*Exercise goal*
Transcribe the records below exactly as they appear, omitting any pictures.

*Extracted material*
——

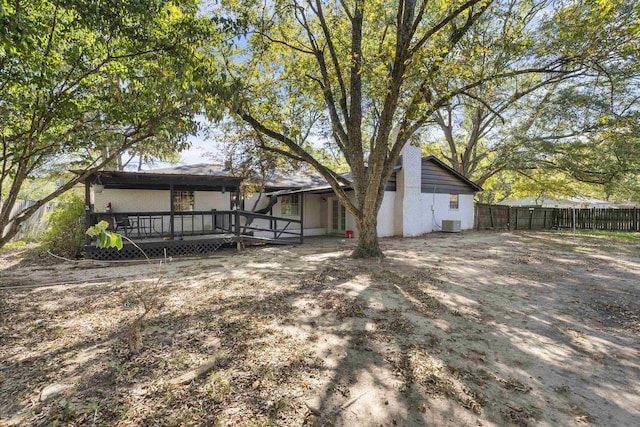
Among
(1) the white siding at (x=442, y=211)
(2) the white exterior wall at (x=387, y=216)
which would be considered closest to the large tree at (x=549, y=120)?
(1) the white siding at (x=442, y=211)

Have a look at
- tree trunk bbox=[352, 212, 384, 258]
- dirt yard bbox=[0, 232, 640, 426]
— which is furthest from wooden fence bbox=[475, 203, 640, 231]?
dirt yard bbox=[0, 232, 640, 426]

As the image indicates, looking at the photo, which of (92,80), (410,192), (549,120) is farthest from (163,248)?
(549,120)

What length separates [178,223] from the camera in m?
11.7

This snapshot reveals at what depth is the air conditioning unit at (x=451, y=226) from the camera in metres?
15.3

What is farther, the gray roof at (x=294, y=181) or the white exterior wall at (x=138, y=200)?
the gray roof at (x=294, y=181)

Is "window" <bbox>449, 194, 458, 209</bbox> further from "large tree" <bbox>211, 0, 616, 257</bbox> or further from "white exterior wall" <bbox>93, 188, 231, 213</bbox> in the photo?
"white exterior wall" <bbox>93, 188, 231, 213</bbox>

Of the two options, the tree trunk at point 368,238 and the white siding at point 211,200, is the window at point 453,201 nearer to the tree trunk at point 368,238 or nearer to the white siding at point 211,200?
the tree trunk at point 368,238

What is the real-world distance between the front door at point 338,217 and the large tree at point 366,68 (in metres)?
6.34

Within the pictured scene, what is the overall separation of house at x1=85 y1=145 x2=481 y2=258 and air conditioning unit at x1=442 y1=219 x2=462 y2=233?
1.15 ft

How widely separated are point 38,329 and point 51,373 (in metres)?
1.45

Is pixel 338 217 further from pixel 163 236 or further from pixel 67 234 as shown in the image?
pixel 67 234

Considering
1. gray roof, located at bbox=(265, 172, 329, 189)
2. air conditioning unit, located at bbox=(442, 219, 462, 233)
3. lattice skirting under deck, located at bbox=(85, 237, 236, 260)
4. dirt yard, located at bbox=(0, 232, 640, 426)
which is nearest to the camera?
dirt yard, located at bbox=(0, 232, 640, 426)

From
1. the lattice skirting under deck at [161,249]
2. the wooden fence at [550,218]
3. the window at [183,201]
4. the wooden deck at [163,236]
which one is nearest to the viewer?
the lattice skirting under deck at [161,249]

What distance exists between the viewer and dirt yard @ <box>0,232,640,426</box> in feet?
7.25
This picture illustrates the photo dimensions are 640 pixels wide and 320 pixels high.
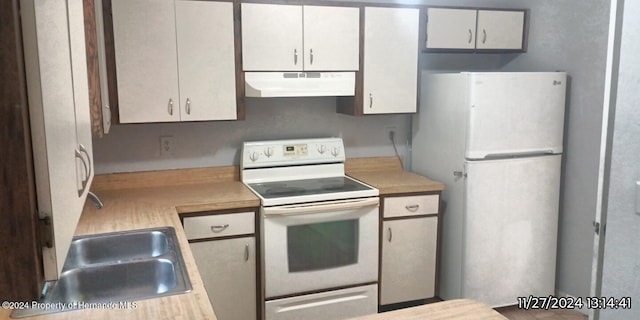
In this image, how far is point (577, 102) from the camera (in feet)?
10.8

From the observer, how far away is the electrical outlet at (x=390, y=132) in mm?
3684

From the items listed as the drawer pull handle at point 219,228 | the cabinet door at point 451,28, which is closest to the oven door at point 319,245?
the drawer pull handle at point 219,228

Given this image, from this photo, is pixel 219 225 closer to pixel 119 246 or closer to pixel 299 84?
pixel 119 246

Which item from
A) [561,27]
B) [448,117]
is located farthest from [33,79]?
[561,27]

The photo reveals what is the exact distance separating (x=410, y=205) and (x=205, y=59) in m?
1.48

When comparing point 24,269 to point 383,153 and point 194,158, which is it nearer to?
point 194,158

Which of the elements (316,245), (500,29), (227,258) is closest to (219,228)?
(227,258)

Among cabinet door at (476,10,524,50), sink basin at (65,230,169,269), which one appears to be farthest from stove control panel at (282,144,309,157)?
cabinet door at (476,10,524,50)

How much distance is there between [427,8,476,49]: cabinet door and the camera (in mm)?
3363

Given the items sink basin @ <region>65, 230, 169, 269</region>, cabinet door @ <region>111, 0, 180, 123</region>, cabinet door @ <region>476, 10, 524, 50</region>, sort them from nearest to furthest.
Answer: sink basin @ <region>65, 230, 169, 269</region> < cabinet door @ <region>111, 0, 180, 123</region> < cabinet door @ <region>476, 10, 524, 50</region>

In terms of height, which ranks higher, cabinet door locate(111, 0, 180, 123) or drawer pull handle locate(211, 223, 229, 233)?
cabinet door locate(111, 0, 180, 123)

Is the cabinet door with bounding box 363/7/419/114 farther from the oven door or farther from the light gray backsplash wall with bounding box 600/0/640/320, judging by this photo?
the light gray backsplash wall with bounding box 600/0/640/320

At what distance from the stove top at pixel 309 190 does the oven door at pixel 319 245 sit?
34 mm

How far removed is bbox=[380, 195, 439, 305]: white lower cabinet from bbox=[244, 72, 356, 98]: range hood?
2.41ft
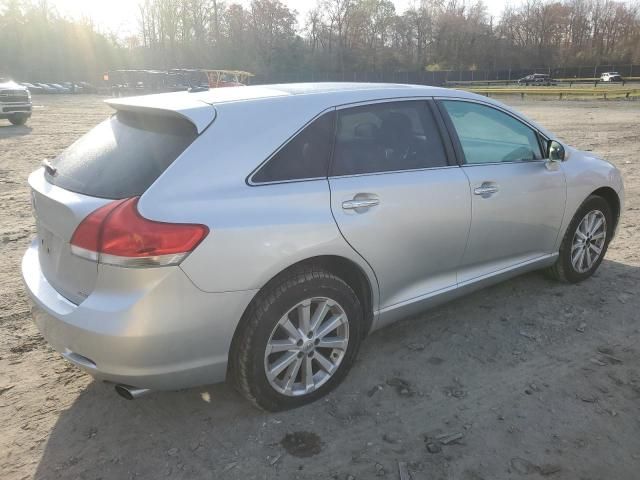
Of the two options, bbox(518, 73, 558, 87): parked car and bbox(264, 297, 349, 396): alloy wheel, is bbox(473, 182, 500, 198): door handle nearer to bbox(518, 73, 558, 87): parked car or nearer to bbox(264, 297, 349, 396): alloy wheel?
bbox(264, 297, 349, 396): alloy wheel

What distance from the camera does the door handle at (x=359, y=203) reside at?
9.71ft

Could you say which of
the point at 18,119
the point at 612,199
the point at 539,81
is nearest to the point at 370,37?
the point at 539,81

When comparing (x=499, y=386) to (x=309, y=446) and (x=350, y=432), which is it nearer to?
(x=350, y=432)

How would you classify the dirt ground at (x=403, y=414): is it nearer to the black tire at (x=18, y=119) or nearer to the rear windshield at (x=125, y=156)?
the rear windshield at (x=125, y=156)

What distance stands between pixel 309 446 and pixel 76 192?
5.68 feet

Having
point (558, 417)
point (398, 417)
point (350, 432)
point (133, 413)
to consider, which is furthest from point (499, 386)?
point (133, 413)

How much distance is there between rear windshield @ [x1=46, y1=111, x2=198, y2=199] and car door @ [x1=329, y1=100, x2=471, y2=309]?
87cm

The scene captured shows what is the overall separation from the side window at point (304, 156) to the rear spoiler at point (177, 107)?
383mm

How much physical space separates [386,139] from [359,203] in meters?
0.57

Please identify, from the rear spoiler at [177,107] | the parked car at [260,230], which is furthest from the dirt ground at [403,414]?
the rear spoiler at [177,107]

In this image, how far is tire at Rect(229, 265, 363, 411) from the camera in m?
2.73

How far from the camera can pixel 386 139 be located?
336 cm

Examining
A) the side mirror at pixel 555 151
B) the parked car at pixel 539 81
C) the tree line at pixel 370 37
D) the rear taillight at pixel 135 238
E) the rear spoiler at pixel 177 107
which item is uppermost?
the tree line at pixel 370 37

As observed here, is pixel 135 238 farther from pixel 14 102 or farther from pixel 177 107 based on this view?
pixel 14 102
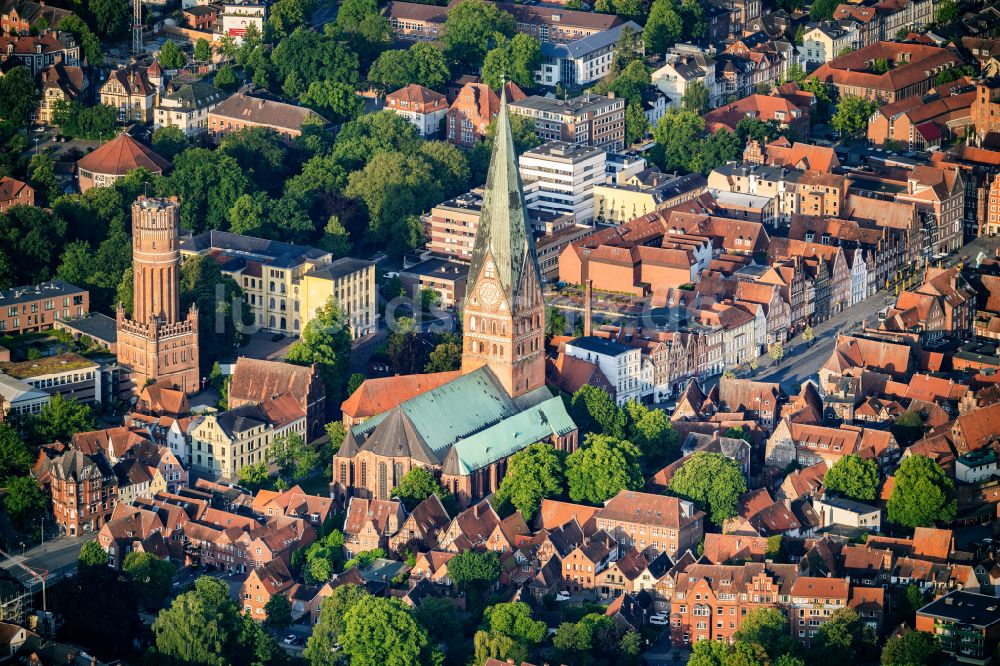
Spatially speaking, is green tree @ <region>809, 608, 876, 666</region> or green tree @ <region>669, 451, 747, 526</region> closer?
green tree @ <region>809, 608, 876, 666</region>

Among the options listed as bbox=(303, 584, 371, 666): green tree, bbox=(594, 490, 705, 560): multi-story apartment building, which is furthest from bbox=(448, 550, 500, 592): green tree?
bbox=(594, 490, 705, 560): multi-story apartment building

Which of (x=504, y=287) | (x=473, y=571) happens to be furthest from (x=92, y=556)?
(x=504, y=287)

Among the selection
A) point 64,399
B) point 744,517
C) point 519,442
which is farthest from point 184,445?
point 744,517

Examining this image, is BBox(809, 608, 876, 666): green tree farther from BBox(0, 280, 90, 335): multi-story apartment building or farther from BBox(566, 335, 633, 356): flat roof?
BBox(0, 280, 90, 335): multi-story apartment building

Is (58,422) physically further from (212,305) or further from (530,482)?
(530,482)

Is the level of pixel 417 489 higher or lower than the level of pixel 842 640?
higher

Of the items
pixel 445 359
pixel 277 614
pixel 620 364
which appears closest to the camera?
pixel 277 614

——

*Exercise response*
Among
(1) the white siding at (x=442, y=211)
(2) the white exterior wall at (x=387, y=216)
which would be considered closest to the large tree at (x=549, y=120)?
(1) the white siding at (x=442, y=211)

Have a look at
- tree trunk bbox=[352, 212, 384, 258]
- dirt yard bbox=[0, 232, 640, 426]
— which is furthest from wooden fence bbox=[475, 203, 640, 231]?
dirt yard bbox=[0, 232, 640, 426]

As the image indicates, looking at the photo, which of (92,80), (410,192), (549,120) is farthest from (163,248)?
(549,120)

What length separates [178,223] from the camera in m?
11.7

This snapshot reveals at what depth is the air conditioning unit at (x=451, y=226) from the camera in metres?
15.3

What is farther, the gray roof at (x=294, y=181) or the white exterior wall at (x=138, y=200)?
the gray roof at (x=294, y=181)

Is "window" <bbox>449, 194, 458, 209</bbox> further from "large tree" <bbox>211, 0, 616, 257</bbox> or further from "white exterior wall" <bbox>93, 188, 231, 213</bbox> in the photo?
"white exterior wall" <bbox>93, 188, 231, 213</bbox>

Of the two options, the tree trunk at point 368,238 and the white siding at point 211,200, is the window at point 453,201 nearer to the tree trunk at point 368,238 or nearer to the white siding at point 211,200?
the tree trunk at point 368,238

What is the real-world distance between the front door at point 338,217 and the large tree at point 366,68 (in metres)?
6.34

Within the pictured scene, what is the overall separation of house at x1=85 y1=145 x2=481 y2=258 and air conditioning unit at x1=442 y1=219 x2=462 y2=233?
1.15 ft

How widely separated are point 38,329 and point 51,373 (in metres)?
1.45

Is pixel 338 217 further from pixel 163 236 or further from pixel 67 234 as shown in the image?
pixel 67 234

Considering
1. gray roof, located at bbox=(265, 172, 329, 189)
2. air conditioning unit, located at bbox=(442, 219, 462, 233)
3. lattice skirting under deck, located at bbox=(85, 237, 236, 260)
4. dirt yard, located at bbox=(0, 232, 640, 426)
which is nearest to the camera?
dirt yard, located at bbox=(0, 232, 640, 426)

From
1. the lattice skirting under deck at [161,249]
2. the wooden fence at [550,218]
3. the window at [183,201]
4. the wooden deck at [163,236]
which one is nearest to the viewer?
the lattice skirting under deck at [161,249]

What distance exists between the viewer and dirt yard @ <box>0,232,640,426</box> in feet?
7.25
This picture illustrates the photo dimensions are 640 pixels wide and 320 pixels high.
In this image, how far is point (577, 102) from the camera (in feet)?
10.8

From the observer, how far away is the electrical outlet at (x=390, y=132) in mm?
3684

From the items listed as the drawer pull handle at point 219,228 | the cabinet door at point 451,28, which is closest to the oven door at point 319,245?
the drawer pull handle at point 219,228

Given this image, from this photo, is pixel 219 225 closer to pixel 119 246 or closer to pixel 299 84?
pixel 119 246

Which item from
A) [561,27]
B) [448,117]
is located farthest from [33,79]?
[561,27]

The photo reveals what is the exact distance separating (x=410, y=205) and (x=205, y=59) in m?
1.48

When comparing point 24,269 to point 383,153 and point 194,158, which is it nearer to?
point 194,158

Which of the elements (316,245), (500,29), (227,258) is closest to (219,228)?
(227,258)

Among cabinet door at (476,10,524,50), sink basin at (65,230,169,269), which one appears to be farthest from stove control panel at (282,144,309,157)?
cabinet door at (476,10,524,50)

How much distance is there between [427,8,476,49]: cabinet door and the camera (in mm)?
3363

Given the items sink basin @ <region>65, 230, 169, 269</region>, cabinet door @ <region>111, 0, 180, 123</region>, cabinet door @ <region>476, 10, 524, 50</region>, sort them from nearest to furthest.
Answer: sink basin @ <region>65, 230, 169, 269</region> < cabinet door @ <region>111, 0, 180, 123</region> < cabinet door @ <region>476, 10, 524, 50</region>

In terms of height, which ranks higher, cabinet door locate(111, 0, 180, 123) or drawer pull handle locate(211, 223, 229, 233)?
cabinet door locate(111, 0, 180, 123)

Is the cabinet door with bounding box 363/7/419/114 farther from the oven door or farther from the light gray backsplash wall with bounding box 600/0/640/320, judging by this photo?
the light gray backsplash wall with bounding box 600/0/640/320

At what distance from the stove top at pixel 309 190 does the oven door at pixel 319 245 sit?
34 mm

How far removed is bbox=[380, 195, 439, 305]: white lower cabinet from bbox=[244, 72, 356, 98]: range hood?
2.41ft
Of the two options, bbox(518, 73, 558, 87): parked car and bbox(264, 297, 349, 396): alloy wheel, is bbox(473, 182, 500, 198): door handle nearer to bbox(518, 73, 558, 87): parked car or nearer to bbox(264, 297, 349, 396): alloy wheel?
bbox(264, 297, 349, 396): alloy wheel

What distance from the camera does the door handle at (x=359, y=203) reside at?
9.71ft

Could you say which of
the point at 18,119
the point at 612,199
the point at 539,81
is nearest to the point at 370,37?
the point at 539,81

When comparing (x=499, y=386) to (x=309, y=446) and (x=350, y=432), which is it nearer to?
(x=350, y=432)

How would you classify the dirt ground at (x=403, y=414): is it nearer to the black tire at (x=18, y=119) or nearer to the rear windshield at (x=125, y=156)?
the rear windshield at (x=125, y=156)

What distance stands between pixel 309 446 and pixel 76 192?
5.68 feet

Having
point (558, 417)
point (398, 417)
point (350, 432)
point (133, 413)
to consider, which is furthest from point (499, 386)?
point (133, 413)

How much distance is there between rear windshield @ [x1=46, y1=111, x2=198, y2=199] and car door @ [x1=329, y1=100, x2=471, y2=309]?
87cm

The scene captured shows what is the overall separation from the side window at point (304, 156) to the rear spoiler at point (177, 107)?
383mm

How much physical space separates [386,139] from [359,203] in meters?
0.57

Please identify, from the rear spoiler at [177,107] | the parked car at [260,230], which is furthest from the dirt ground at [403,414]?
the rear spoiler at [177,107]

In this image, how far is tire at Rect(229, 265, 363, 411) from the camera in m?
2.73

How far from the camera can pixel 386 139 be located?
336 cm

Examining
A) the side mirror at pixel 555 151
B) the parked car at pixel 539 81
C) the tree line at pixel 370 37
D) the rear taillight at pixel 135 238
E) the rear spoiler at pixel 177 107
which item is uppermost?
the tree line at pixel 370 37

As observed here, is pixel 135 238 farther from pixel 14 102 or farther from pixel 177 107 based on this view?
pixel 14 102
Spatially speaking, is green tree @ <region>809, 608, 876, 666</region> or green tree @ <region>669, 451, 747, 526</region> closer?
green tree @ <region>809, 608, 876, 666</region>

Among the options listed as bbox=(303, 584, 371, 666): green tree, bbox=(594, 490, 705, 560): multi-story apartment building, which is furthest from bbox=(448, 550, 500, 592): green tree?
bbox=(594, 490, 705, 560): multi-story apartment building

Which of (x=504, y=287) | (x=473, y=571) happens to be furthest from (x=92, y=556)?
(x=504, y=287)

Among the selection
A) point 64,399
B) point 744,517
C) point 519,442
which is farthest from point 184,445?
point 744,517

Examining this image, is BBox(809, 608, 876, 666): green tree farther from BBox(0, 280, 90, 335): multi-story apartment building or farther from BBox(566, 335, 633, 356): flat roof?
BBox(0, 280, 90, 335): multi-story apartment building

Is (58,422) physically further from (212,305) or further from (530,482)?
(530,482)

Is the level of pixel 417 489 higher or lower than the level of pixel 842 640?
higher

Of the items
pixel 445 359
pixel 277 614
pixel 620 364
which appears closest to the camera?
pixel 277 614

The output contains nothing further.